__Consigne__: Recopiez à l'identique, dans l'article ci-dessous sur le recul de l'Arabie saoudite, le passage qui va de « Un mois plus » jusqu'à « rechercher la paix. ».

=== Texte affiché ===

Face aux problèmes créés par le prince héritier, l’Arabie Saoudite fait marche arrière


2015-05-21_11h17_05Par Moon of Alabama – Le 6 décembre 2019

Lorsque le roi saoudien Salman a promu son fils Muhammad bin Salman (MbS) ministre de la Défense puis prince héritier, les attentes étaient grandes. Mais trois des principales initiatives que Muhammad a lancés depuis se sont rapidement heurtés à des difficultés. Des actions sont en cours pour limiter les dégâts qu’il a causés. La fin de la guerre saoudienne contre le Yémen, qui dure depuis 5 ans, approche à grands pas. L’offre publique d’actions de la compagnie pétrolière publique saoudienne ARAMCO a finalement eu lieu, mais avec une valorisation bien inférieure à celle initialement prévue. La dispute avec le Qatar, qui dure depuis trente mois, est en cours de résolution.

Le 17 août 2019, un drone yéménite attaquait les installations pétrolières de l’Arabie saoudite, montrant que les Saoudiens avaient perdu la guerre. Le titre de l’article de Moon of Alabama de cette époque montrait déjà l’effet que cette attaque aurait :

L’attaque contre un champ pétrolier saoudien met fin à la guerre contre le Yémen

L'attaque d'aujourd'hui est un échec et mat que subissent les Saoudiens. Shaybah est situé à environ 1 200 kilomètres (750 miles) du territoire contrôlé par les Houthis. Il y a beaucoup d'autres objectifs économiques importants placés dans cette zone de tir. [...]

L'attaque démontre de manière concluante que les actifs les plus importants des Saoudiens sont désormais menacés. Cette menace économique s'ajoute à un déficit budgétaire de 7 % que le FMI prévoit pour l'Arabie saoudite. D'autres bombardements saoudiens contre les Houthis auront désormais un coût supplémentaire très important qui pourrait même mettre en danger la viabilité de l'État saoudien. Les Houthis tiennent le prince Mohammad bin Salman par les couilles et peuvent les serrer à volonté.

Un mois plus tard, une autre attaque de grande ampleur paralysait la moitié de la production pétrolière saoudienne.

Depuis, les Saoudiens louent des unités militaires américaines supplémentaires pour assurer une meilleure défense aérienne de leurs installations pétrolières. Mais les défenses aériennes américaines ne sont pas efficaces contre le genre d’attaques que les Yéménites ont lancées. Les Saoudiens n’avaient donc plus d’autre choix que de rechercher la paix.

=== Données extraites ===

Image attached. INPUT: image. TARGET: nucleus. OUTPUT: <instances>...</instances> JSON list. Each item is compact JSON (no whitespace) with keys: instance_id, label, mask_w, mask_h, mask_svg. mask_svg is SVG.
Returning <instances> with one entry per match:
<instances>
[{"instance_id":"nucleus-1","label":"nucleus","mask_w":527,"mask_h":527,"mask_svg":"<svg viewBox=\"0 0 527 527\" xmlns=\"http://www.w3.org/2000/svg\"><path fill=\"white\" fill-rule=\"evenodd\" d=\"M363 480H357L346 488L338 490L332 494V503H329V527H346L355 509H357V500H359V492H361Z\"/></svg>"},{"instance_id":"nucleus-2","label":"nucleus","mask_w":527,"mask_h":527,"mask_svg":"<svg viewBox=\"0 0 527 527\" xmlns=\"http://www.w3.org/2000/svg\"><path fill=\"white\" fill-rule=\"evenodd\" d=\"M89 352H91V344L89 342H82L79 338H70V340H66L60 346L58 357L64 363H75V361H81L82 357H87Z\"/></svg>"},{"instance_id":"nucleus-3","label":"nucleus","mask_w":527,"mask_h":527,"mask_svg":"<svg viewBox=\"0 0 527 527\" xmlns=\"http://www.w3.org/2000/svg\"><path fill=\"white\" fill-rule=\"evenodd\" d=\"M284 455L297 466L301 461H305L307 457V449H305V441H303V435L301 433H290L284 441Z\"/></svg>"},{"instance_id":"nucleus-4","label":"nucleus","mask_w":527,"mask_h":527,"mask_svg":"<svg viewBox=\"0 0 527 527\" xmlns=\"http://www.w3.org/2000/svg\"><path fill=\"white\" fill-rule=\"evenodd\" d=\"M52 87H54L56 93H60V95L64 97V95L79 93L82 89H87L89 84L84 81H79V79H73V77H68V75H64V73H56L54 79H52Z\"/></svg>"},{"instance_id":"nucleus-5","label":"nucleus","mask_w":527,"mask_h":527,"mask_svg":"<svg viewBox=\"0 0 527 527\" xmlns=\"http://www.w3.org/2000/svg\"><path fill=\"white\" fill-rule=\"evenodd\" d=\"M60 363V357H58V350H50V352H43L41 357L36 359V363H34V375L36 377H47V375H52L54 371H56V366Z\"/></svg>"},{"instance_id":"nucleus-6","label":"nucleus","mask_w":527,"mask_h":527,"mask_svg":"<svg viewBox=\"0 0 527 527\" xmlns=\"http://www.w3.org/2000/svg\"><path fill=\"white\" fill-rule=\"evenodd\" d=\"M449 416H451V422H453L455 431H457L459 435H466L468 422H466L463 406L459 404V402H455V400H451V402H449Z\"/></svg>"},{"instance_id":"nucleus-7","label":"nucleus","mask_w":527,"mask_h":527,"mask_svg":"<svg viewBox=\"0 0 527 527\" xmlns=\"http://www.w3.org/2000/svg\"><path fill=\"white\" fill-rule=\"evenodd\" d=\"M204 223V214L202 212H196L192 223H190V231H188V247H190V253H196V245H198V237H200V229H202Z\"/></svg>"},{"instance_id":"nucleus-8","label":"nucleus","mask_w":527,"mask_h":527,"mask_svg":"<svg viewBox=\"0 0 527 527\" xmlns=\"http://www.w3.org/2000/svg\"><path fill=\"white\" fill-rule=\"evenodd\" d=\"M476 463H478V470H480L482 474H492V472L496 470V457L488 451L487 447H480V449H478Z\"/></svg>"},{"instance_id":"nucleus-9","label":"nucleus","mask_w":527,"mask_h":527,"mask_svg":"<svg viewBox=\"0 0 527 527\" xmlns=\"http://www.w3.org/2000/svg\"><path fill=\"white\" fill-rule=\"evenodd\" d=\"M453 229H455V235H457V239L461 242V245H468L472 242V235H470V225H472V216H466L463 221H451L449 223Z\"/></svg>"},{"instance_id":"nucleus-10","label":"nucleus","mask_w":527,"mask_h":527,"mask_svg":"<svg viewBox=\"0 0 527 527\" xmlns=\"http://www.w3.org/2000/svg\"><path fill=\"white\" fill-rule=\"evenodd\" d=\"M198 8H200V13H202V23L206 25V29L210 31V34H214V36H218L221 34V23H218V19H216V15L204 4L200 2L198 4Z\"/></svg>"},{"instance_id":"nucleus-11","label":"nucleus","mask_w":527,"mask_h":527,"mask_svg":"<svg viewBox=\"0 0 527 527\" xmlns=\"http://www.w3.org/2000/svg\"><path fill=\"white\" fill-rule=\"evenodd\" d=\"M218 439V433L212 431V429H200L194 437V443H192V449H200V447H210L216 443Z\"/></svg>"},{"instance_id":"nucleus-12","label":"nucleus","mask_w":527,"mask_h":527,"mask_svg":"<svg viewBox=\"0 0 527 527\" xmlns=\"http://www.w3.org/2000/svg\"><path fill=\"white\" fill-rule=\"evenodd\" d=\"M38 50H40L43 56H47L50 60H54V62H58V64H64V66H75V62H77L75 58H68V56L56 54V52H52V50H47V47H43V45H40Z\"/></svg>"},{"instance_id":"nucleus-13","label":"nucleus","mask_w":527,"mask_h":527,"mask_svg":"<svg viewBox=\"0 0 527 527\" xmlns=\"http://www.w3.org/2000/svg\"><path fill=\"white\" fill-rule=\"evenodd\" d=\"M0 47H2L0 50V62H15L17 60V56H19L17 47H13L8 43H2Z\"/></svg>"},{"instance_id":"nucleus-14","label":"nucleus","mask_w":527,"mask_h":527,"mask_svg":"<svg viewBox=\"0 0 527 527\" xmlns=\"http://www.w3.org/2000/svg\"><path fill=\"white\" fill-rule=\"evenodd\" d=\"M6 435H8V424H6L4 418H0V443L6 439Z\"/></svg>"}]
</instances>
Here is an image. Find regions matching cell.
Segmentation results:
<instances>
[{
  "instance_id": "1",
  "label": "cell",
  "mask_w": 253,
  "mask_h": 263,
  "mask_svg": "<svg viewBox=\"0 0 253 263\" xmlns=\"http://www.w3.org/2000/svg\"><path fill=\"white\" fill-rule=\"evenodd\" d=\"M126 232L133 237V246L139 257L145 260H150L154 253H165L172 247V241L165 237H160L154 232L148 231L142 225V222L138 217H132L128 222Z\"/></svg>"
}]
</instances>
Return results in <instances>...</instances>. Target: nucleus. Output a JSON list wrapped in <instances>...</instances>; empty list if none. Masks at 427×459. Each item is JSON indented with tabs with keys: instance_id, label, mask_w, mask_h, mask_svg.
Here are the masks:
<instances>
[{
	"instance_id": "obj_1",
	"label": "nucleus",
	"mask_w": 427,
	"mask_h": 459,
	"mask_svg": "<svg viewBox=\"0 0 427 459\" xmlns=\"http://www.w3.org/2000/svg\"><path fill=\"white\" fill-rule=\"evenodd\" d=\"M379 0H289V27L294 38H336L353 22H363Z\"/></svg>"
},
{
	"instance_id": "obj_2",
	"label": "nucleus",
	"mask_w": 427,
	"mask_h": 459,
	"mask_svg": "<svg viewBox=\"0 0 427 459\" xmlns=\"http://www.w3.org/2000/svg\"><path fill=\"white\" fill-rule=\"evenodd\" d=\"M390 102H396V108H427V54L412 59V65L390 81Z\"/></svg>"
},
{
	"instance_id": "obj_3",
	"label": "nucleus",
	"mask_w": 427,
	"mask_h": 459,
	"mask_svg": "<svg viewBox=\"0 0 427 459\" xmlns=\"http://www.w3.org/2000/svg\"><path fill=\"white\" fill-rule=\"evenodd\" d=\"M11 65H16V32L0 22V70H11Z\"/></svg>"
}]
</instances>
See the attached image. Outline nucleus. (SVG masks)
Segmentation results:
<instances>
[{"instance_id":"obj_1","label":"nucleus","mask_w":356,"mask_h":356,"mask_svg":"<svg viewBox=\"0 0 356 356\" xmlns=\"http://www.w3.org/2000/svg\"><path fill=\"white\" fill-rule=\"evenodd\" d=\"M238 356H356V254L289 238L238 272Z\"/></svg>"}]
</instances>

===

__Réponse__:
Un mois plus tard, une autre attaque de grande ampleur paralysait la moitié de la production pétrolière saoudienne.

Depuis, les Saoudiens louent des unités militaires américaines supplémentaires pour assurer une meilleure défense aérienne de leurs installations pétrolières. Mais les défenses aériennes américaines ne sont pas efficaces contre le genre d’attaques que les Yéménites ont lancées. Les Saoudiens n’avaient donc plus d’autre choix que de rechercher la paix.